The majority presence of women among the candidates for the 9th Legislature of the National Assembly of People’s Power (ANPP, Parliament) expresses their performance at present in all spheres of Cuba’s social and economic life.
If the proposed candidates are elected on March 26, Cuba will maintain a milestone reached in 2018, since it will once again have the world’s second parliament with the largest number of women: accounting for 55.3 percent of all lawmakers of a total of 470 legislators.
The leading role of Cuban women is also evident in the country’s scientific and technological events, as more than 50 percent of its stockholders are women, as well as in the labor force, hence their parliamentary candidacies include representatives from all walks of society.

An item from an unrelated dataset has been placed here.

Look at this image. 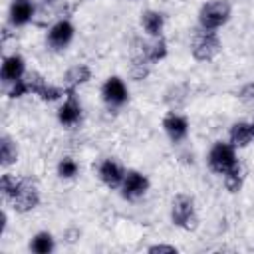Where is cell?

Women’s participation due to their merits and skills in Cuba’s Parliament has been increasing: in the 7th Legislature, which was in session from 2008 to 2013, they constituted 43.32 percent of the total number of its deputies, while in the 8th Legislature (2013 to 2018) that figure reached 48.86 percent.
In the 9th Legislature, which will cease its functions in 2023, 53.4 percent of deputies are women.
These figures are the results of the existing policies to guarantee the development of women, expressed in the Constitution of the Republic of Cuba, and the promotion of initiatives to eliminate gender gaps.
The advances experienced in this matter in the last few decades are considered one of the most successful social phenomena that occurred during the Cuban Revolution.